▸ Entries shown
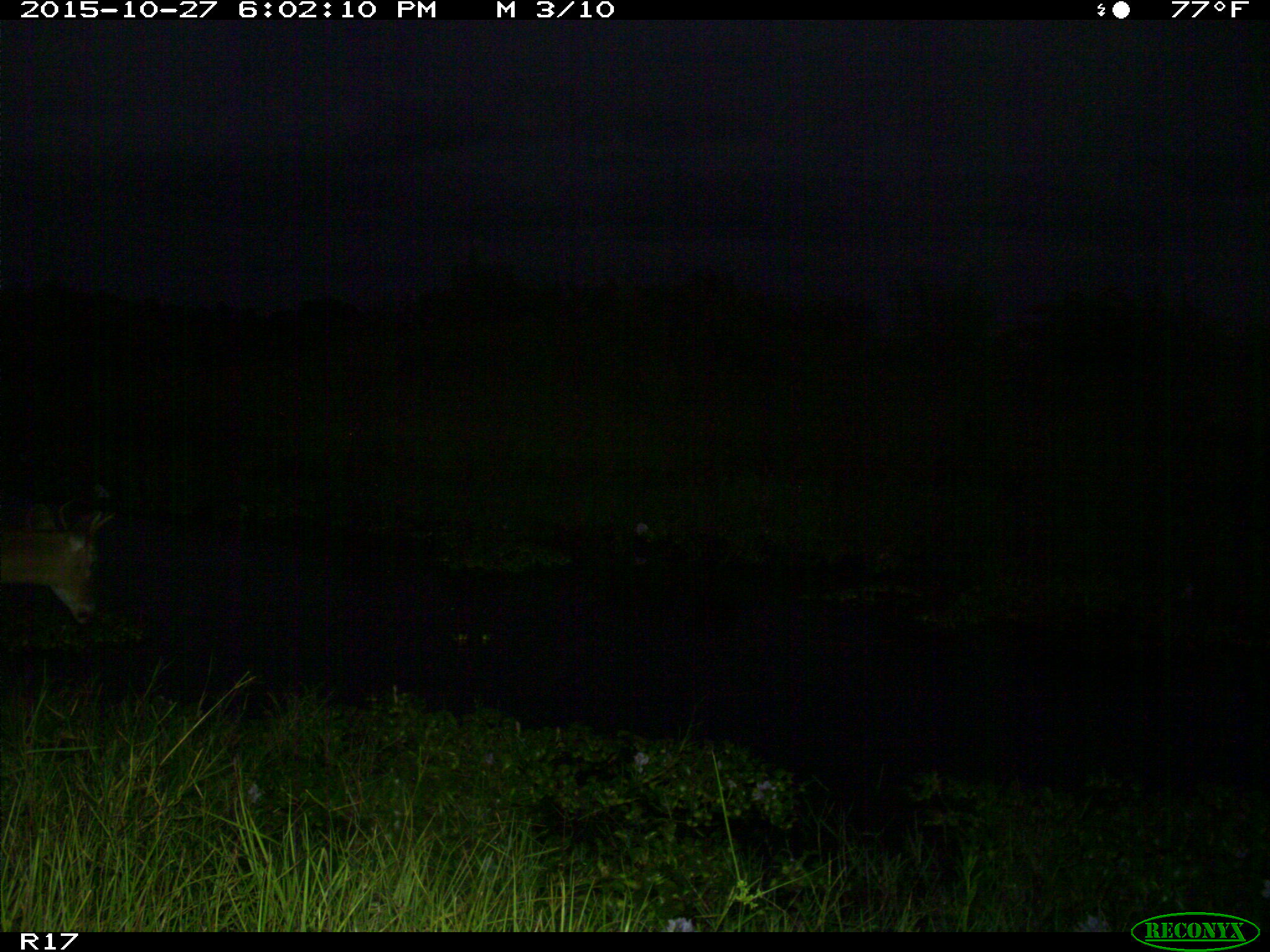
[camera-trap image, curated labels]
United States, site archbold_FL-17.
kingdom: Animalia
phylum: Chordata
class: Mammalia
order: Artiodactyla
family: Cervidae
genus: Odocoileus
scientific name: Odocoileus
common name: deer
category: unidentified deer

▸ Work instruction
A word-for-word copy of the records above is needed, pictures excluded.

▸ Your response
[camera-trap image, curated labels]
United States, site archbold_FL-17.
kingdom: Animalia
phylum: Chordata
class: Mammalia
order: Artiodactyla
family: Cervidae
genus: Odocoileus
scientific name: Odocoileus
common name: deer
category: unidentified deer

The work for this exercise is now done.